“If you take my hand, I can show you how to get across,” she said. She wasn’t a pretty girl, so I suspected this was a ploy to put a hand like mine in hers. If she were pretty and if I knew the way, I would have carried her across. That’s the kind of man I am.
I never got across. Not that day or any other, and there were many others. When she wasn’t there offering a hand crusted with work, some other decrepit maid offered one in its place. They could have been sisters or cousins or strangers. I can’t be sure of how many I saw. There must have been many. Or there could have been two: the girl I remember and one other who could not be remembered from one day to the next.
I could never pay such a high cost to get across, arriving in the hand of something so plain, so undeserving. Her grunt of a chin would cast a shadow on me that the people from across would never unsee. First impressions are everything. So each time I visited the recess, I refused her hand or one similar.
If she’d sold me a ticket, I might have taken her hand. I would have made my impressive payment part of my arrival, generously purchasing a worker’s work to further my own. But there was no fare, she sold nothing.

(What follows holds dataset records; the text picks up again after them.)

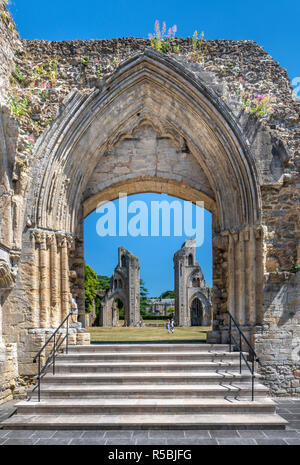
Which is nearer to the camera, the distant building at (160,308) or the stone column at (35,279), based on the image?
the stone column at (35,279)

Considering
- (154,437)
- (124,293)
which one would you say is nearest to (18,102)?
(154,437)

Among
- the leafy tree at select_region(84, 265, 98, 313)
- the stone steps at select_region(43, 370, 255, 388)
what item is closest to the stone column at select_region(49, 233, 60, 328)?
the stone steps at select_region(43, 370, 255, 388)

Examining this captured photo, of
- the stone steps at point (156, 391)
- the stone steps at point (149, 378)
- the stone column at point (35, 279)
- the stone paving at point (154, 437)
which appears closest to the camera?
the stone paving at point (154, 437)

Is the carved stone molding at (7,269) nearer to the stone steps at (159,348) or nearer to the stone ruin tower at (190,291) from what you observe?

The simplicity of her arrangement was maddening. I asked for a map, but there was none. I asked to follow her across or that she shout directions from behind me, but the way was too dark to see, too loud to hear. I invented all manner of harness and lead to keep my dignity literally out of her hand. But she rejected each one on grounds of being flammable, too heavy to float, too light against the wind, a choking hazard, and tested on animals.
She accused me of complicating things. “Just take my hand,” she said with a coolness that made her thin lips flat. A girl like her cannot dictate things like that. I accused her of running a scam. I named the famous trekkers who now live across and insisted none of those men would have taken her hand. They were men like me. “Maybe not around town, but they took it to get across,” she said.
The last time I visited the recess, I brought with me a pretty girl. Her long legs kept up with me, if her curiosity did not. She had no interest in going across, but this too was to my benefit. “Take her hand, and show her the way across,” I told the girl. “Then, she’ll come back and take me.”
They slipped out of sight and I waited at the recess for three days. The not-pretty girl came back within an hour, but the pretty girl never came back. Women!